Part of the problem with toxic positivity is that it feeds the belief that certain emotions are desirable (e.g., happiness, joy, excitement etc.) while others are to be avoided (e.g., anger, sadness, fear etc.). Not only is this not entirely possible (because emotions arise at an unconscious level and they cannot be controlled), it makes people feel bad about themselves if they do experience negative emotions. And even more damaging, this may lead into a potentially dangerous cycle of low mood, chronic anxiety, and negative self-beliefs.

Pro Tip: Try replacing the words "bad" or "negative" with "unwanted" or "difficult" when talking about emotions to reflect the pain and discomfort that accompanies them. This helps to remove any judgment associated with experiencing "negative" emotions.

Signs of Toxic Positivity

Toxic positivity can show up in many ways. Whether it is through subtle comments made by your friends and family when you share a stressful/negative situation or through more direct comments/presentations on social media advertising unrealistically "happy" lives, toxic positivity is out there. Here are some common signs that you might be exposed to toxic positivity personally or unknowingly impose those attitudes onto others:

  • Dismissing or brushing things off that are bothering you; "It is what it is"

  • Suppressing or minimizing difficult emotions; "It's not that bad", "I'll get over it"

  • Trying to fix or solve someone's negative emotional state; "If you just do something that makes you happy you won't feel sad anymore"

  • Hiding how you truly feel and feeling guilty if you do open up to someone

  • Thinking there is something wrong with you for having negative emotions

  • Trying to offer perspective when someone feels bad rather than validating their emotional experience; "It could be worse", "Look on the bright side"

  • Constantly putting on a "happy face" and never showing your true emotions

  • Shaming or criticizing others if they are anything but happy; "Why can't you just be happy today?", "Stop bringing the mood down", "Be grateful for what you have"

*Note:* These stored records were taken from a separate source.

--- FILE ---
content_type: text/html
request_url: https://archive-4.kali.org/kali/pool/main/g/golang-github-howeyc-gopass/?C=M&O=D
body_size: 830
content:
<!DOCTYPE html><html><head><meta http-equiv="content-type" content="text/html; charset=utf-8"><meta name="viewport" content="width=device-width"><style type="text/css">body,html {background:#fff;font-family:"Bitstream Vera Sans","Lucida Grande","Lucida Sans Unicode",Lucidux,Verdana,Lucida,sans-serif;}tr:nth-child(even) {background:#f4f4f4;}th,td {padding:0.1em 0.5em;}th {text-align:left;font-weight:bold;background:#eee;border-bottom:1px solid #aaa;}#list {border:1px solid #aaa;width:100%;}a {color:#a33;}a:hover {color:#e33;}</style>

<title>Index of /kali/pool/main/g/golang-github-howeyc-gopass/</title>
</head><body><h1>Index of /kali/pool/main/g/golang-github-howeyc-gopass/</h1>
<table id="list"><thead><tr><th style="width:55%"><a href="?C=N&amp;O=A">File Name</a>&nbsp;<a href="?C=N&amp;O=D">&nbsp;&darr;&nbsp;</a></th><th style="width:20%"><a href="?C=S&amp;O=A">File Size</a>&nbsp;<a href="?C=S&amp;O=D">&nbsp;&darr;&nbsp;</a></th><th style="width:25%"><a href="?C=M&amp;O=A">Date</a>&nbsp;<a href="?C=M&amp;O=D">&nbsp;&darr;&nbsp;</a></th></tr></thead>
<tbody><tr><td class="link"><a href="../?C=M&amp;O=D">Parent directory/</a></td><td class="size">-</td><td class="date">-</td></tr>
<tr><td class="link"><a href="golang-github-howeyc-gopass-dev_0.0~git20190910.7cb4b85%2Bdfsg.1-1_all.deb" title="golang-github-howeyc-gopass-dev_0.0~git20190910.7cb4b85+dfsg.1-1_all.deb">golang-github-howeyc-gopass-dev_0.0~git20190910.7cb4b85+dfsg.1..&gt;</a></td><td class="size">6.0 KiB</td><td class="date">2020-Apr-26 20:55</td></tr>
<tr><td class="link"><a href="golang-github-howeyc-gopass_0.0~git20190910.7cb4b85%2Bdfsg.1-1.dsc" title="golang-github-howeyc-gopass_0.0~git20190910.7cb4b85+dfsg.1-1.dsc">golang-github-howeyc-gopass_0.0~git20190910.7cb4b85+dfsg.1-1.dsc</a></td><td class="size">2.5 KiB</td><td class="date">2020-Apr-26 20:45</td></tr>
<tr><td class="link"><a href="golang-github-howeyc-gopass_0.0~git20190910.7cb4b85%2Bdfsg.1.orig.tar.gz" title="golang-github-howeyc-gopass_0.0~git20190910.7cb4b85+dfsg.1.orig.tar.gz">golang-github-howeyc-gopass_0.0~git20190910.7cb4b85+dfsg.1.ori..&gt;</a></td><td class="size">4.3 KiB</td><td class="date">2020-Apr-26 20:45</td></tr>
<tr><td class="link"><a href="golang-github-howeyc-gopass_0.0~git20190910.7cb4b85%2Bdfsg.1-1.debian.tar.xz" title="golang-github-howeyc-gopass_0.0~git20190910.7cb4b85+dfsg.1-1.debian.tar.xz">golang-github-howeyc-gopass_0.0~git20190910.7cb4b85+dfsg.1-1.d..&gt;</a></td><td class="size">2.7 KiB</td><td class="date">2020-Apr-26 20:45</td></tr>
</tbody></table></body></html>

  • Hiding behind overly positive and optimistic quotes or sayings on social media

  • Watching videos, TV ads or other online content that is purely positive and only show people who are totally "happy"

What is toxic positivity

Why Toxic Positivity is Harmful

It is shaming and invalidating

If you experience anything but "positive" emotions, there must be something wrong with you, right? Nope! That couldn't be farther from the truth. You are human, which means you feel pain. Your urge to avoid pain and seek pleasure serves an adaptive function, but when misapplied to emotions it can be harmful. When society tells us that "happiness" is the goal, it creates a false reality in which we all must be "happy" 100% of the time, otherwise we are broken, less than, or have failed.

Author and psychologist Brené Brown suggests that shame - the feeling "I am bad" - is created through secrecy, silence, and judgement. In other words, when we don't confront and talk about our inner experiences (thoughts, feelings, memories, sensations) and evaluate them to be "bad" we then feel bad about ourselves.